By most accounts, gym owner and author Raven Magwood seemed destined for greatness.
She became a national gymnastics champion when she was 11 years old. She wrote her first book the next year, and soon even Oprah Winfrey’s longtime companion Stedman Graham wanted to book her to speak at his youth event, Magwood told Atlanta Black Star.
Still, she didn’t just happen upon her early successes, and she didn’t just snap her fingers and have two million-dollar businesses waiting for her years later.
Magwood put in the work.
As a result, she more than tripled membership at a South Carolina gym she and her mother Chandra Magwood assumed in June 2016.
She published three more books over the years and established a writing and public speaking enterprise with profits from the gym brings in millions.
She said she did it by using her time wisely and by never letting someone tell her no who didn’t have the power to tell her yes.
“Whether it’s, you, me, Oprah, Beyoncé or the man on the street,” 24 hours is all we have in a day, Raven said. Use them.
The 26-year-old entrepreneur said she learned that lesson early as a preteen gymnast.
During that time, she woke up every school day at 6 a.m., attended school from 7:30 a.m. to 3:30 p.m., practiced for four hours at a gymnastics facility one hour away from her home and returned home after 10 p.m. to eat, shower and do her homework, she said.
“I just remember even at 12 saying, ‘Yes, I’ve accomplished this, but this is how hard I worked for it,'” she said.
That work ethic didn’t fizzle out over the years.
Raven started taking college classes when she was 13 years old through a program that allowed students to do so before entering college.
After skipping two grades, she said she graduated high school when she was 16 years old with a 5.1 GPA and 48 college credits under her belt.
And when she was 19, she graduated from college with a degree in communication studies, emphasis in sports and a minor in writing.
By the time she was 22 and the owner of Sparkle City Gymnastics was nearing retirement age, she and her mom, who had successfully run other businesses, were logical choices.
Raven had taken over a coaching gig at the gym when her friend had to leave abruptly.
“And one year turned into two” with her group of 20 girls, Raven said.
“I just wanted the gym to be successful, and I wanted the girls to be successful,” she said.
She didn’t know that would lead to an opportunity to own the gym, but when it did, she dedicated herself to the new role.
She tapped into new marketing opportunities social media provided, created a business and marketing plan, and worked continually to update them.

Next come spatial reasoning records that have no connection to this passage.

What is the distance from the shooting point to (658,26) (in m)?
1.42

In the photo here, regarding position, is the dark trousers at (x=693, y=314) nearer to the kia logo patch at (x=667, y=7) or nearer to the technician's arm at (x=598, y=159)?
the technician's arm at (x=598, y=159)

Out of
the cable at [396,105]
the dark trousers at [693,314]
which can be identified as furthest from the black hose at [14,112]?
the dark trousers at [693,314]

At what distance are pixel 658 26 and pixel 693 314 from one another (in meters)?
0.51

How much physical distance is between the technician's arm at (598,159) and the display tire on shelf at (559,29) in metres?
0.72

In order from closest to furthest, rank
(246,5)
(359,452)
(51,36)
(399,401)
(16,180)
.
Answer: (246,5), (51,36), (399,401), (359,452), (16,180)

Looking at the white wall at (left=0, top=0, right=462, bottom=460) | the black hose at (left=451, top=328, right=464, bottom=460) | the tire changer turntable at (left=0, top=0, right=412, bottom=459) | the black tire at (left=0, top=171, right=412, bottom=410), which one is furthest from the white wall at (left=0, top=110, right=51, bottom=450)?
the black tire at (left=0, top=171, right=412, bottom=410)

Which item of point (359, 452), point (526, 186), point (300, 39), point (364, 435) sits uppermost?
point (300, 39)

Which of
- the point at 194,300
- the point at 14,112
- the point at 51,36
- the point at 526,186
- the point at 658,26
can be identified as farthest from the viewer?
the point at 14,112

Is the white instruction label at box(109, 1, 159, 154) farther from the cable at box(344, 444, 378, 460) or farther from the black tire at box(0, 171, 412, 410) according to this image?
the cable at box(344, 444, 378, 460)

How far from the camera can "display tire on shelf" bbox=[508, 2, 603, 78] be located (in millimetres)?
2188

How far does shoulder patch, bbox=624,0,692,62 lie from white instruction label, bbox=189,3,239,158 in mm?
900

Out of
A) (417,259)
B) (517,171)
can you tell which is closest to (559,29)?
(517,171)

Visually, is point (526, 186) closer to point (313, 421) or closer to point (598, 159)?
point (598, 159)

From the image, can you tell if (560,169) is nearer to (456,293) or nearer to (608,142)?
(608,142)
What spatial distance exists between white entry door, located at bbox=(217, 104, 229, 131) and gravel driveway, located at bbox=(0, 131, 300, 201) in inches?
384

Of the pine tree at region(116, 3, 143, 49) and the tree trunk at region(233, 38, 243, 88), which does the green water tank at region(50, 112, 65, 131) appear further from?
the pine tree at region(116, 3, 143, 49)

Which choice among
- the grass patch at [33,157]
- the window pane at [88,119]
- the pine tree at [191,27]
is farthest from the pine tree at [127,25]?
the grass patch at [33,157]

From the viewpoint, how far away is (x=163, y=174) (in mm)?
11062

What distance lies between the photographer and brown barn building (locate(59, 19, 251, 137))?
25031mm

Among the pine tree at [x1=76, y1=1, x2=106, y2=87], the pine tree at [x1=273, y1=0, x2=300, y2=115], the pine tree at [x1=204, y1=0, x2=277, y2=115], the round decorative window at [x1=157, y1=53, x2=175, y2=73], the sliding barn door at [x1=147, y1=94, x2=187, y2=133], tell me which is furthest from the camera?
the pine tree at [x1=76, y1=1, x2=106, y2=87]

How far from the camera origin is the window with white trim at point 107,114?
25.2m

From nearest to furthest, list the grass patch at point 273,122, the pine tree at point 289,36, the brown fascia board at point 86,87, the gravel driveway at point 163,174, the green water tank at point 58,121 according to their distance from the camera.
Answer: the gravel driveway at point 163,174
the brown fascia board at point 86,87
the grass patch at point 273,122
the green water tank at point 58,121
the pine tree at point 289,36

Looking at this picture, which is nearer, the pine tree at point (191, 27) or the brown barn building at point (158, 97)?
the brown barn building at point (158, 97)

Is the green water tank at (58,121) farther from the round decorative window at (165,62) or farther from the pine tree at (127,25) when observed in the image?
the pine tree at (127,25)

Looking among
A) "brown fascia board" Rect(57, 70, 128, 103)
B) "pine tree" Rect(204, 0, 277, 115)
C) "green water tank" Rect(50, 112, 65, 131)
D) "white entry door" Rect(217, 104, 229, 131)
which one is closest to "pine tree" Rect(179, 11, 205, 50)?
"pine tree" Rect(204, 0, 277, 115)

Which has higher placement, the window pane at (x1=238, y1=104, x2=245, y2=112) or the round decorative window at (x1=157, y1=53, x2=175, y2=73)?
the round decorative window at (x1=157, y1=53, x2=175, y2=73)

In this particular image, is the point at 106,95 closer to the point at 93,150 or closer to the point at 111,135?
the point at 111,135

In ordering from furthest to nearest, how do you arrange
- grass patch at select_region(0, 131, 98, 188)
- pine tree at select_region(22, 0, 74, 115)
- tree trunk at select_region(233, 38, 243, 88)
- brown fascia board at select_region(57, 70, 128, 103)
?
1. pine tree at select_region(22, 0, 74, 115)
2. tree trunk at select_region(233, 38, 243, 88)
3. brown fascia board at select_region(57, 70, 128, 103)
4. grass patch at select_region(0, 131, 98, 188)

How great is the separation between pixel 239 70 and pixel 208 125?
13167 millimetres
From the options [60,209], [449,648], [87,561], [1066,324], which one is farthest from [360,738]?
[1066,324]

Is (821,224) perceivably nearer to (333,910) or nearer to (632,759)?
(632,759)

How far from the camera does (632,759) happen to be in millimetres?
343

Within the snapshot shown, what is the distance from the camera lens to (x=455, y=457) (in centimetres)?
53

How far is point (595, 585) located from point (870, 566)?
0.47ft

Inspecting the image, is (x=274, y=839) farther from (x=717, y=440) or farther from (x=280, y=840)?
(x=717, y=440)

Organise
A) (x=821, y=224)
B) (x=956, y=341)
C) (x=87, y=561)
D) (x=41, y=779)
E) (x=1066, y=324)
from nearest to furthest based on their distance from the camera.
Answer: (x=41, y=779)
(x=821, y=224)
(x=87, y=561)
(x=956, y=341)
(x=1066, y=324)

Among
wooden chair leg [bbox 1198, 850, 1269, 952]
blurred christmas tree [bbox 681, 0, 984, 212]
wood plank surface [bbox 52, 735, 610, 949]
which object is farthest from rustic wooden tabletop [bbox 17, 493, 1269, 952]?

“So many nights I stayed up all night,” she said.
Under her leadership, the gym went from 150 athletes to about 500, and Raven made her first million at 25 in 2018.
For her, success is about discipline. It is about using every hour of the day to work closer toward a goal even when those days are long and dark.
Raven remembers vividly the day she reached over for the remote and felt a hard lump in her breast.
She was 17.
“I was laying down,” she said. “I was trying to turn the TV. I reached for the remote, and as I reached, I felt something in my breast that didn’t feel right.”
She ended up having surgery to remove the lump, and she found out she said, “by the grace of God,” the tumor was benign.
Her doctor described it as a “freak incident” and told her: “’Just go live your life,’” Raven said. “And that’s what I did until I was 19.”
She felt another, bigger lump, which again landed her back in her doctor’s office.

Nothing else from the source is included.